Looking on eBay, I can get everything for about £70...is there any reason why I should pay almost £100 extra for the “official” versions? Why is their regulator at £119 better than a £35 eBay one (complete with solenoid).


----------



## hypnogogia (5 Jul 2020)

VikingMummy2015 said:


> Why is their regulator at £119 better than a £35 eBay one (complete with solenoid).


Needle valves, regulators and pressure gauges are precision instruments.   You fish lives are at stake if it goes wrong.  They’ll also last forever.  Can that be said of the cheaper ones?


----------



## VikingMummy2015 (5 Jul 2020)

hypnogogia said:


> Needle valves, regulators and pressure gauges are precision instruments.   You fish lives are at stake if it goes wrong.  They’ll also last forever.  Can that be said of the cheaper ones?


That’s the kind of thing I’m asking! I see posts on here whilst searching Google, dating that eBay ones work well (one guy was switching his JBL branded one for the one that’s advertised on eBay etc). There’s a recent post too talking about them for small tank set-up. I’m just trying to figure out if I’m going to do ok with an eBay version, as a tie-dipping exercise, given I hadn’t planned on doing co2 at all! It’s literally because I just ordered more SodaStream canisters today, I wondered about using them rather than a passive diffuser. I hadn’t budgeted on almost £200 to give my plants a wee nudge.


----------



## si walker (5 Jul 2020)

CO2 Art will give a discount. Sign up and find out.!
🆒


----------



## VikingMummy2015 (5 Jul 2020)

si walker said:


> CO2 Art will give a discount. Sign up and find out.!
> 🆒


Yes, i’ve Got a 20% off code. But it’s still more than i’d planned and possibly still a LOT more than I actually *need* given i’m Happy with easy plants.


----------



## kishan313 (23 Jul 2020)

I went with eBay, its my first tank, using easy plants and just wanted to nudge them along.


----------



## Driftless (25 Jul 2020)

My first first regulators were inexpensive ones from Amazon, after two CO2 near disasters all of my current regulators are CO2 Art.  I just ordered another one today in fact.


----------



## lazybones51 (25 Jul 2020)

CO2Art. I have never had any CO2 issues using their equipment.


----------



## dino21 (26 Jul 2020)

Driftless said:


> My first first regulators were inexpensive ones from Amazon, after two CO2 near disasters all of my current regulators are CO2 Art.  I just ordered another one today in fact.



Out of interest, what were your  two near Co2 disasters ?  Could help others avert them ...


----------



## Driftless (1 Aug 2020)

dino21 said:


> Out of interest, what were your  two near Co2 disasters ?  Could help others avert them ...

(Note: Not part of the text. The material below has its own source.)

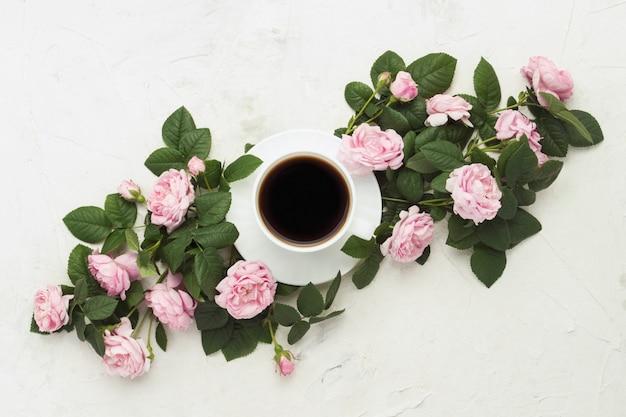 軽い石の表面にブラックコーヒーとピンクのバラと白いカップ。フラット横たわっていた、トップビュー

Both times it was more CO2 being released into the tank than what we had set it to.  One of the times it was on planted discus tank and we thought we were going to lose all of the fish, we lost one discus.  That incident was what caused me to look into better quality, dual stage regulators and I decided on CO2art and I am happy that I did.


----------



## aquascape1987 (1 Aug 2020)

Co2 Art are great and offer great customer service and support. Recently, I bought an extension block of theirs from a 3rd party supplier, which was of old stock and an old design. It didn’t fit my reg consequently. I spoke to CO2 Art direct after not getting anywhere with the retailer, only looking for advice as to what the issue may be.

They worked out exactly what the issue was and sent me out a new one directly, free of charge at their own suggestion, even though it really was  was not their issue that a 3rd party was selling old and obsolete stock.

Don’t think you could argue that there is better customer service available than that.

Ive also never had an issue with the quality of their regulators etc. And any issues I have had, they have bent over backwards and resolved them.

So I would go with them for those reasons over saving 50 to 100 quid maybe. As someone pointed out above, lives and your mini eco system are at stake


----------



## steveno (1 Aug 2020)

Definitely agree with what others have said, get an decent regulator from C02 Arts, i gone thought 2 cheaper alternative, and trust me the head ache isn't worth the money saved.


----------



## SMW945 (20 Aug 2020)

I’ve ordered CO2 Art regulator this morning, using a discount code for just a little over £100.  After researching/asking around, I decided it was the one item I did not want to skimp on. Everything I’ve seen/read say their regulators are top quality.


----------



## Regent (28 Aug 2020)

si walker said:


> CO2 Art will give a discount. Sign up and find out.!
> 🆒


How does one access this code as I'm considering their full kit!


----------



## Ghettofarmulous (28 Aug 2020)

CO2 Art customer services  is top notch. Products are quality


----------



## si walker (28 Aug 2020)

Sign up and you get discounts? Sorry its been a while.


----------



## Luketendo (28 Aug 2020)

si walker said:


> Sign up and you get discounts? Sorry its been a while.


Think it was 15% my first order to Australia. From the EU store so I assume it works for UK too.

Sent from my Pixel 4 XL using Tapatalk


----------



## Regent (28 Aug 2020)

Got a 10pc off code for signing up. Better than nothing, but still costly Vs alternatives


----------



## SMW945 (30 Aug 2020)

Regent said:


> How does one access this code as I'm considering their full kit!


I went to their website, signed up for their newsletter and they emailed the code through


----------